Here’s the table that got the most attention in the press.

(Click on the table to see a larger version.)

In his New York Times blog, Charles Blow reprinted the table with the third column highlighted in red. That column shows several conservative states (Utah, Araknsas, Oklahoma) in the top ten, and several liberal states (New Jersey, Oregon, Connecticut) in the bottom ten. Blow says, “New evidence suggests that people who live in states that laud morality may also be the most lascivious.”

Is that what Edelman found? Is that even what the table shows? Look again.

When Edelman used porn subscriptions per capita (column 1), New Jersey, Connecticut, and Massachusetts were in the top ten, a finding that the media pretty much ignored. When he changed the denominator to homes with Internet access (column 2), New Jersey and Massachusetts were still in the top ten, joined by California. It was only when he changed the denominator to homes with broadband that some of these liberal states wound up in the lowest fifth, and states like Oklahoma and Arkansas hit the top ten.

Here’s what really happened. When it comes to paying for online porn, variation by state is fairly small. As Edelman says at the conclusion of his article, “interest in online adult entertainment [is] relatively constant across regions.” But regions do differ in broadband access. Using broadband rather than population has a big impact. Connecticut, Oregon, Massachusetts, California, and New Jersey are all high in broadband access (near 60% of households); Oklahoma, Arkansas, and West Virginia are all in the lowest quintile (less than 40%).

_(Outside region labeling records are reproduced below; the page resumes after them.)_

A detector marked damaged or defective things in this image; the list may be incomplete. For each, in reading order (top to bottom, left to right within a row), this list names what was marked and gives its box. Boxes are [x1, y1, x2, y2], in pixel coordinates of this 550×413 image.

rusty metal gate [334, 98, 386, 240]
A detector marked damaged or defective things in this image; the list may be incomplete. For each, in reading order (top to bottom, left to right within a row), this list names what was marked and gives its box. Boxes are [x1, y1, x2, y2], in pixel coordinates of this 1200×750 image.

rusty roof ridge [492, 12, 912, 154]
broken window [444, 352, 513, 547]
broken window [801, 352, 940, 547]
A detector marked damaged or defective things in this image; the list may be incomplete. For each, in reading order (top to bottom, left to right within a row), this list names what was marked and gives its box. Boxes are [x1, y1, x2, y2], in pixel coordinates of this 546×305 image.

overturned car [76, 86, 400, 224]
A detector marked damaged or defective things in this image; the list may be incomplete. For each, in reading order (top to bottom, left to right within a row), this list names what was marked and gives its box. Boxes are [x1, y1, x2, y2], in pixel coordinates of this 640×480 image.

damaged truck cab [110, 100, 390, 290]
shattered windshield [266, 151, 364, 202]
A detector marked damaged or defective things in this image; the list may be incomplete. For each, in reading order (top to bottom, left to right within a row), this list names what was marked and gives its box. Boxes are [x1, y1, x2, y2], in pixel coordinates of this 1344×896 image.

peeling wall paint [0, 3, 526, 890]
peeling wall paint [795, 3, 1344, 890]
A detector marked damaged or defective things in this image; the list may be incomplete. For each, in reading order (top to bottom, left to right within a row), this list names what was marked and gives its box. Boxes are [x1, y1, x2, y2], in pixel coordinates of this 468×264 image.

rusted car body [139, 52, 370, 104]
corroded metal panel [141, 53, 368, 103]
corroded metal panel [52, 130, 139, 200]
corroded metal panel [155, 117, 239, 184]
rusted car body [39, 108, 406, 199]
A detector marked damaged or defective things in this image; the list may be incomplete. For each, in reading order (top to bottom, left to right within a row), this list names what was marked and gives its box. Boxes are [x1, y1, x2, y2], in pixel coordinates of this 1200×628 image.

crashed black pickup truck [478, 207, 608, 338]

What column 3 shows is not so much who’s paying for porn but who has broadband. “Avenue Q” fans will understand:



(The first 30 seconds or so is all you need to get the idea, although the best line comes near the end.
.)

The outlier in my analysis is Utah – lots of broadband, lots of porn. Can any Mormonologists out there explain this?

Nobody Knows You When You're Downwardly Mobile

March 2, 2009
Posted by Jay Livingston

Mark Kleiman notes a line from a New York Times story about downward mobility. The line concerns Ame Arlt, age 53, who had been making $165,000 a year as vice president at a media company. Now she makes $10-15 an hour doing mostly data entry.

Saddest line in the story: “Even though she has parted ways with some friends because she is no longer in their social stratum . . . “ I’ll have to get a new dictionary. The one I have seems to have an obsolete definition of the word “friend.”

Did Mark think that her former friends had abandoned her? That was my first thought. In my mind’s ear, I heard Billie Holiday singing the bridge to God Bless the Child:

Money – you’ve got lots of friends
Waitin’ round your door
When it’s gone and spending ends
They don’t come no more.


These lines are at 1:16 into this clip.

But on reading the sentence a second time, I got the impression that Ms. Arlt was the one who had decided to let the friendships drop. It’s not about their snobbery, it’s about her sense of self.

That interpretation may be more accurate, but it’s certainly not the more popular one. In fact, as I was trying to think up a title for this post, I ran through the lyrics of all the “friend” songs I could think of, and they all said the same thing: “I’ll be your friend even when things go bad for you.” None of them looked at it from the position Ms. Alt is now in. None of them said, “When I’m down and out and you’re still in good shape, I won’t be self-conscious or ashamed about still being friends with you.”

Can anyone think of a song, or anything else, that expresses that idea?